Als Familie sucht man manchmal einfach nur eine Freifläche, auf der die Kinder gefahrenfrei toben und die Eltern entspannt spazieren gehen können. Im Krefelder Süden auf der Grenze zwischen Fischeln und Stahldorf gibt es mit dem Fischelner Stadtpark ein weitläufiges Areal, das für Eltern und Kinder gleichermaßen geeignet ist. Wie ein grünes Band zieht sich dieser Park vom im Osten gelegenen Stadtbad bis direkt vor das Stahlwerk im westlichen Teil Stahldorfs. Reizvoll ist dieser Park besonders im Herbst. Die vielen verschiedenen Baumarten bieten in dieser Jahreszeit ein Wechselspiel der Farben.

Der Fischelner Stadtpark teilt sich auf in zwei Bereiche: die Fläche zwischen Kölner Straße und Mühlenfeld sowie die Erweiterung auf der anderen Seite der Straße Mühlenfeld bis zum Stahlwerk. Dazwischen liegt der Neptun-Badesee. Drei Spielplätze bietet dieser Park: Eine kleine Anlage befindet sich im Bereich des Hallenbades an der Robert-Reichling-Straße, zwei in Stahldorf nahe der Remscheider Straße. Ansonsten gibt es viel freie Wiese und Baumalleen – mancherorts kann man den Drachen gut steigen lassen. Bänke laden zum Verweilen ein.

Gut zu erreichen ist dieser Park auch mit den öffentlichen Verkehrsmitteln – Haltepunkt ist der „Stadtpark Fischeln“. Adresse für Anreise per Straßenbahn zur Haltestelle „Fischeln Stadtpark“: Kölner Straße 415; oder Haltestelle Thyssenstraße in Stahldorf: Oberschlesienstraße 32.

Der Hülser Berg - ein Paradies für Familien

Mit 63 Metern über dem Meeresspiegel ist der Hülser Berg im Norden von Krefeld die höchste natürliche Erhebung der Stadt – und auch im Herbst ein echtes Paradies für Familien. Die hügelige Landschaft lädt zum Spazierengehen ein, Wanderwege sind ausgezeichnet. Ein Rundgang um den Berg hat die Länge von vier bis fünf Kilometern. Für Naturfreunde gibt es gleich drei Wildgehege: ein Wildschweingehege, ein Damwildgehege und ein Rotwildgehege. Neben der Gastronomie Bergschänke können sich die Kinder auf einem großen Spielplatz austoben. Der benachbarte 30 Meter und 163 Stufen hohe Johannesturm ist allerdings derzeit wegen der Coronapandemie gesperrt.

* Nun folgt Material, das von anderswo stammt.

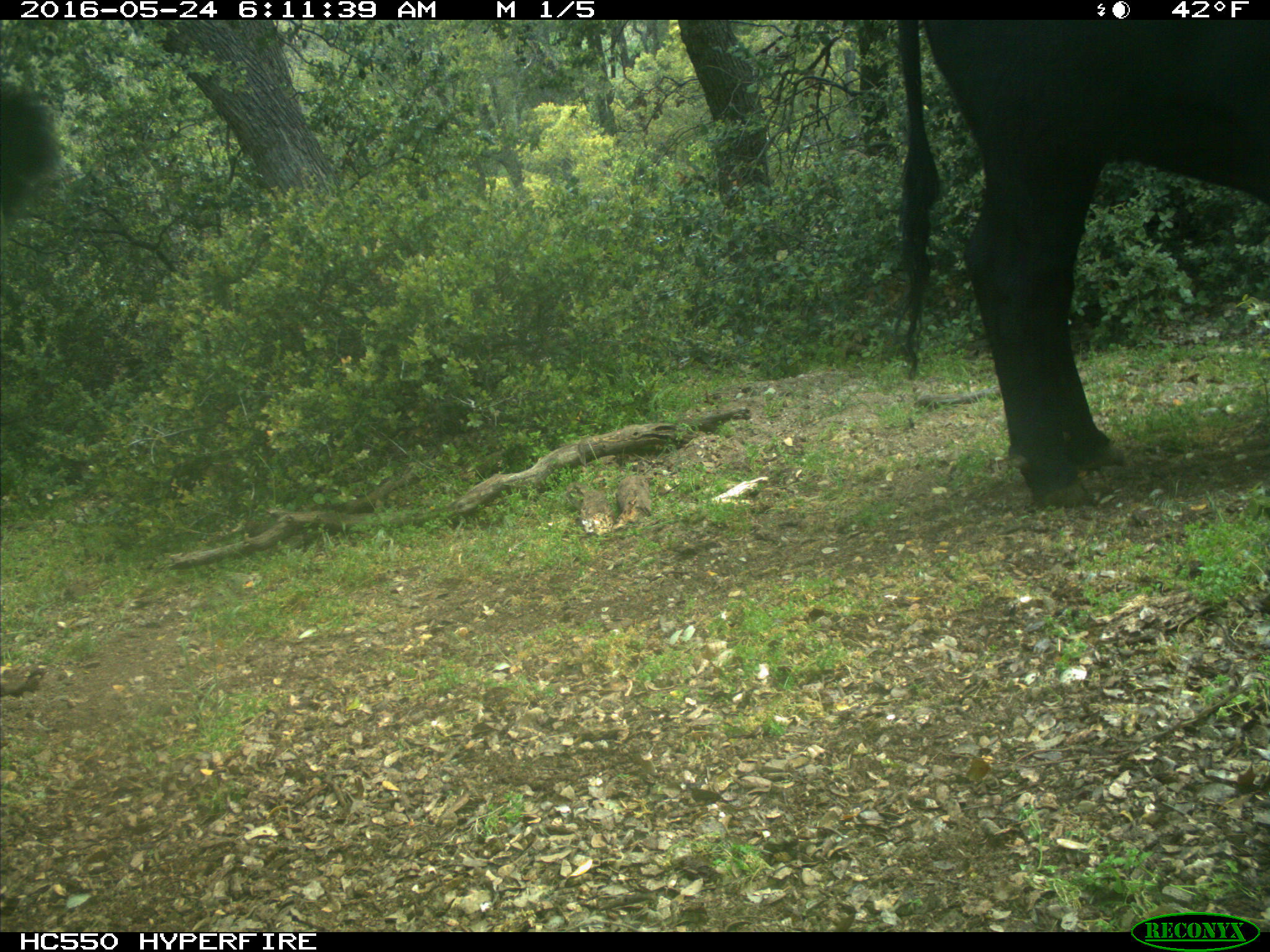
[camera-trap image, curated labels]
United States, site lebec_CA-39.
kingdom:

Wer den Berg besteigt, der erlebt geologische Geschichte: Der Hülser Berg ist Teil des Niederrheinischen Höhenzuges, der vor 150.000 Jahren in der Saale-Eiszeit entstand. Man läuft quasi auf geschichtetem Geröll, das einst von Skandinavien kommend an den Niederrhein geschoben wurde. Das ist die geologisch-historische Erklärung. Beim Familienspaziergang kann man dem Nachwuchs aber auch eine andere – sagenhafte – Erklärung bieten: Es gibt nämlich die lokale Sagen-Erzählung, dass der Hülser Berg einst von einem Riesen mehr oder weniger zufällig errichtet wurde. Dieser Riese kam demnach mit einer Schubkarre voller Sand und Lehm aus dem Harz und stolperte in der Höhe von Hüls über einen Urwald. Die Karre kippte um – es blieb der Hülser Berg. Die großen Kuhlen, die man überall am Hülser Berg entdeckt, sind natürlich keine echten Fußstapfen von Riesen. Sie entstanden durch Tonabgrabungen für die Hülser Pottbäcker.

Anfahrt per ÖPNV: Buslinie 060, Haltestelle Hülser Berg

PKW-Parkplatz: An der Hülser Bergschänke, Rennstieg 1, 47802 Krefeld. Ganzjährig geöffnet, Wildgehege zu Fuß erreichbar.